Dudley Acland Mills joined the Royal Engineers as a Lieutenant in 1878, rising to the rank of Captain in 1889 and Major in 1897. In 1896 he married Ethel Joly de Lotbinière. They had one son and two daughters. Colonel Dudley Acland Mills died on 22 February 1938. According to his obituary in The Times (26 February 1938), he was 'an authority on things Chinese and early maps and a man of all-round culture and knowledge.'"

Researching the Ashburton Treaty is on my big "to do" list of all things Mills, but the journal United Empire itself describes Mills's well-researched document full of painstakingly reconstructed maps as "a valuable step towards clearing away misapprehensions which, in the past, have sometimes clouded the relations between Canadians and their Mother-land."

I'd like to think I could report on the entire article, but may only be able to survey through page 702, depending on the reply I receive from Serendipity Books in West Leederville WA, Australia, about the missing pages.

I also received printed material from Alton, Hants in the U.K.: A brand-new, apparently self- or privately-published edition of An Account of Stewardship: 1979-1984 by Major General Giles Hallam Mills, Resident Governor and Keeper of the Jewel House, Her Majesty's Tower of London [title page, right]. It has been implied that General Mills [not to be confused with the American cereal company] is a relative of George Mills and family, but I've been unable to verify that independently.

It's a thin, 41-page text, hand bound by E. A. Weeks and Son, London, and is comprised of nicely reproduced photocopies of typewritten pages, probably "pica" if I'm correctly recalling the days before word processors when a "font" was better known as a reservoir than as a typeface.
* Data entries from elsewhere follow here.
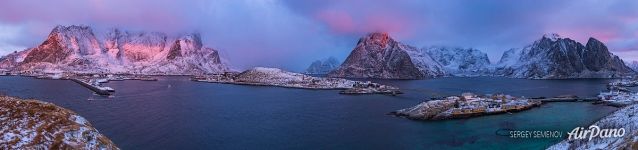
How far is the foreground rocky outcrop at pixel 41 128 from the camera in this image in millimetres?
26625

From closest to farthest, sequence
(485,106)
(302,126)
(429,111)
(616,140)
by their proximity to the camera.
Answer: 1. (616,140)
2. (302,126)
3. (429,111)
4. (485,106)

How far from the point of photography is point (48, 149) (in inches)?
1041

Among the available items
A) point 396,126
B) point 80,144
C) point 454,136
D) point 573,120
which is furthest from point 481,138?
point 80,144

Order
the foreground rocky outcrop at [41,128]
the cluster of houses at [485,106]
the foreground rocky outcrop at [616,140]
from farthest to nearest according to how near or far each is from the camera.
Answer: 1. the cluster of houses at [485,106]
2. the foreground rocky outcrop at [616,140]
3. the foreground rocky outcrop at [41,128]

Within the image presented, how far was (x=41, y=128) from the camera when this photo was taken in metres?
27.9

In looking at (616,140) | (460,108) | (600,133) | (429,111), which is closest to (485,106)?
(460,108)

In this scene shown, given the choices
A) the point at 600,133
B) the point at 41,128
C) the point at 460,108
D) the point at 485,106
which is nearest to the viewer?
the point at 41,128

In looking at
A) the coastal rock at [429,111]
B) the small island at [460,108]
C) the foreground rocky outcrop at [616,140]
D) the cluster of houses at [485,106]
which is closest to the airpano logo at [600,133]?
the foreground rocky outcrop at [616,140]

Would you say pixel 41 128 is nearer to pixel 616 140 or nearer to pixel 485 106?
pixel 616 140

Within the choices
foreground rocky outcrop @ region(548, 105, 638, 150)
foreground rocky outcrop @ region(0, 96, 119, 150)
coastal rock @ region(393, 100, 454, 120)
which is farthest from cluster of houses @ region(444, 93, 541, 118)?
foreground rocky outcrop @ region(0, 96, 119, 150)

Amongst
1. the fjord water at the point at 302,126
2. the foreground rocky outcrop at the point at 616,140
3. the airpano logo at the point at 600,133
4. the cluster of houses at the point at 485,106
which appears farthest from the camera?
the cluster of houses at the point at 485,106

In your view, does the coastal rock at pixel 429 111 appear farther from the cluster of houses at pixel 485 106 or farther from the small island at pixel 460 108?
the cluster of houses at pixel 485 106

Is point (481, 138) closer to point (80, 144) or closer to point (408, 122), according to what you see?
point (408, 122)

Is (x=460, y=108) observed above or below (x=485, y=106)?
below
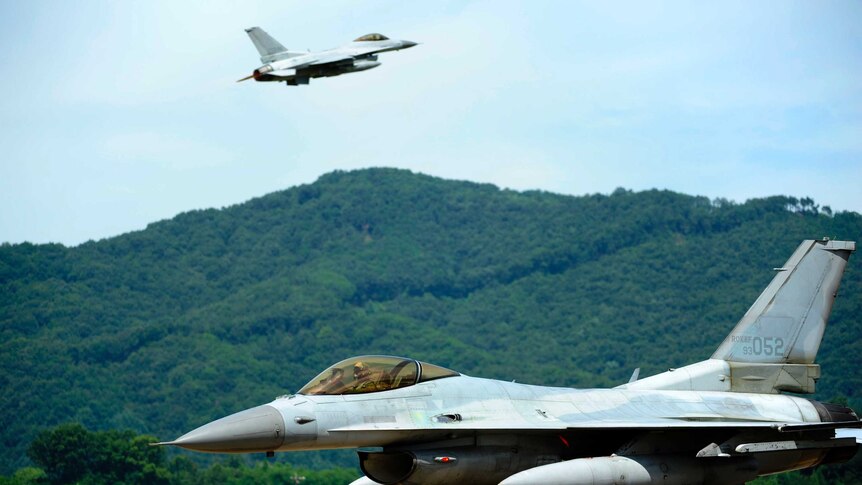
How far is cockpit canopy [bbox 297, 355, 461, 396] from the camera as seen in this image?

It promises to be a very factual read.

How Hallam Mills is related to the Mills family of our interest isn't quite known, but I'll read the volume anyway. At least it arrived with all of the 41 pages intact.

Meanwhile, wish me luck in my quest to receive the missing pages 703 to 712!

It's a gorgeous, sunny, hot morning here in Florida, and I'm still basking in the glow of pitcher Roy Halladay's perfect game for my beloved Philadelphia Phillies last night in Miami [left]. It was only the 20th perfect game in the history of baseball, and the second this year. The last time there were two perfectos in a season was 1880, accomplished by pitchers from the Providence Grays and the Worcester Red Rubys—the first two perfect games ever thrown.

I'm not sure exactly how a perfect game might translate to cricket, but I have read exciting passages in the books of George Mills about bowlers striving for "hat tricks." My cricket knowledge is obviously not exactly what it should be.

I recently read about the triple-centuries in Test cricket, accomplished by only 20 different players since 1930. Would this be a similarly rare accomplishment?